Il bollettino Excelsior-Unioncamere diffuso dal Centro Studi della Camera di Commercio Pordenone-Udine registra per luglio 11.650 nuovi contratti in Friuli Venezia Giulia, il 6,8% in più rispetto al 2024. Dietro il dato positivo si nasconde però una struttura occupazionale fragile: il 56% delle entrate è a tempo determinato, il 12% in somministrazione e il 4% in apprendistato; solo il 16% riguarda rapporti a tempo indeterminato.

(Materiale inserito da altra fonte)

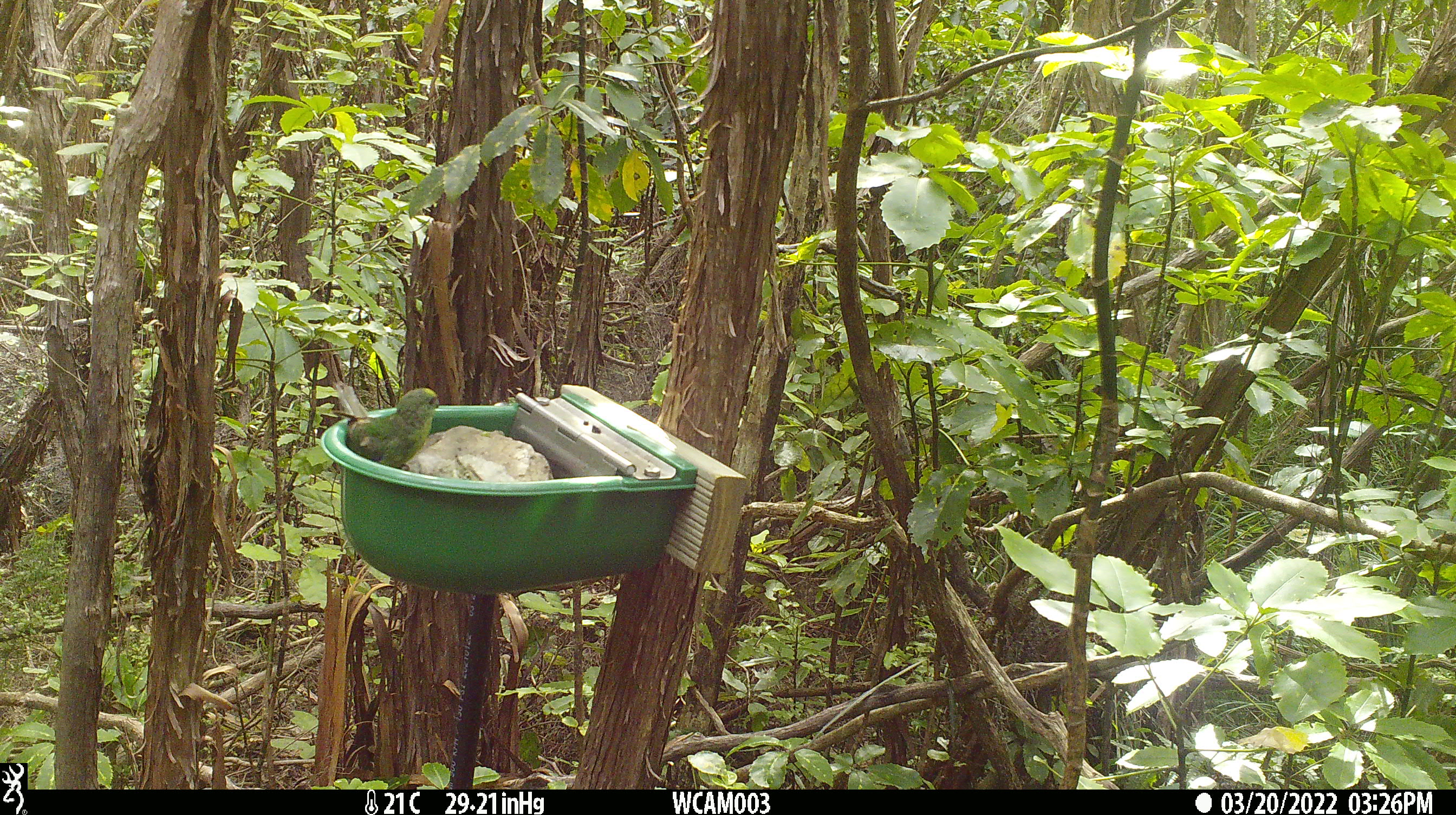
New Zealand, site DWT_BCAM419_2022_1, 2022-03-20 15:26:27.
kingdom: Animalia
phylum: Chordata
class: Aves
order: Psittaciformes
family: Psittaculidae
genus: Cyanoramphus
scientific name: Cyanoramphus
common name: parakeet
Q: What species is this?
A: Parakeet (Cyanoramphus).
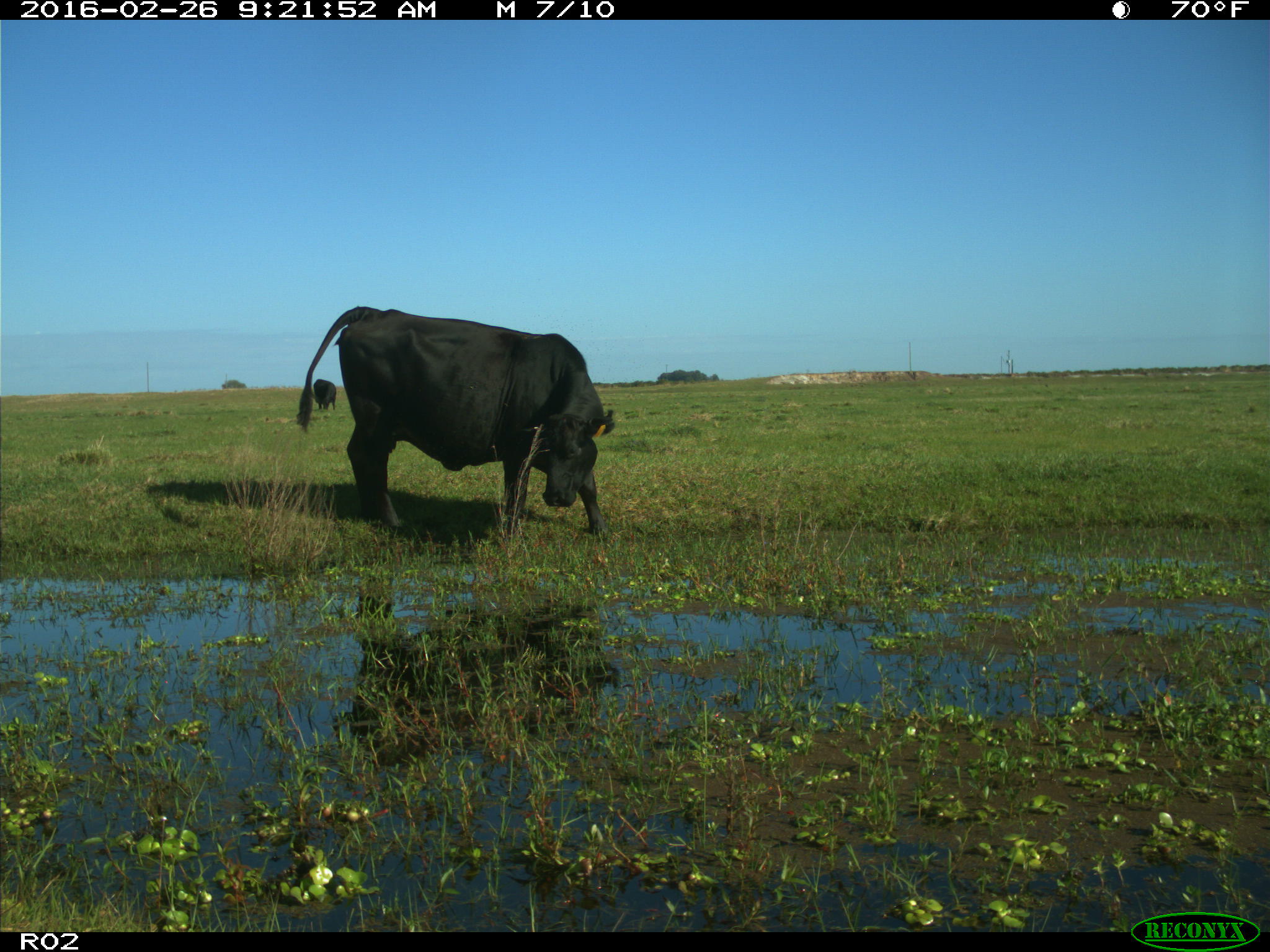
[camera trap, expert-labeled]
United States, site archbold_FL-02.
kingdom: Animalia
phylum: Chordata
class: Mammalia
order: Artiodactyla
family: Bovidae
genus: Bos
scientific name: Bos taurus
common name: domestic cow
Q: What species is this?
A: Bos taurus (domestic cow).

I servizi trainano la domanda con 8.290 posizioni, guidati dal turismo (3.040) e dai servizi alle imprese (2.430). L’industria ricerca complessivamente 2.950 addetti, ma il manifatturiero cala di 80 unità (-3,6%) e le costruzioni di 90 (-10,3%). Per la prima volta viene rilevato anche il settore primario, che stima 410 assunzioni.
Più della metà dei profili (52,1%, oltre 6.000 persone) è considerata di difficile reperimento: mancano analisti di app, tecnici IT, operatori sanitari, contabili e operai specializzati. Il 19% delle assunzioni potrebbe riguardare lavoratori stranieri e il 34% giovani under 30.
Il quadro conferma una crescita numerica dell’occupazione regionale, ma evidenzia la persistenza di contratti «poveri» e di competenze difficilmente disponibili sul mercato.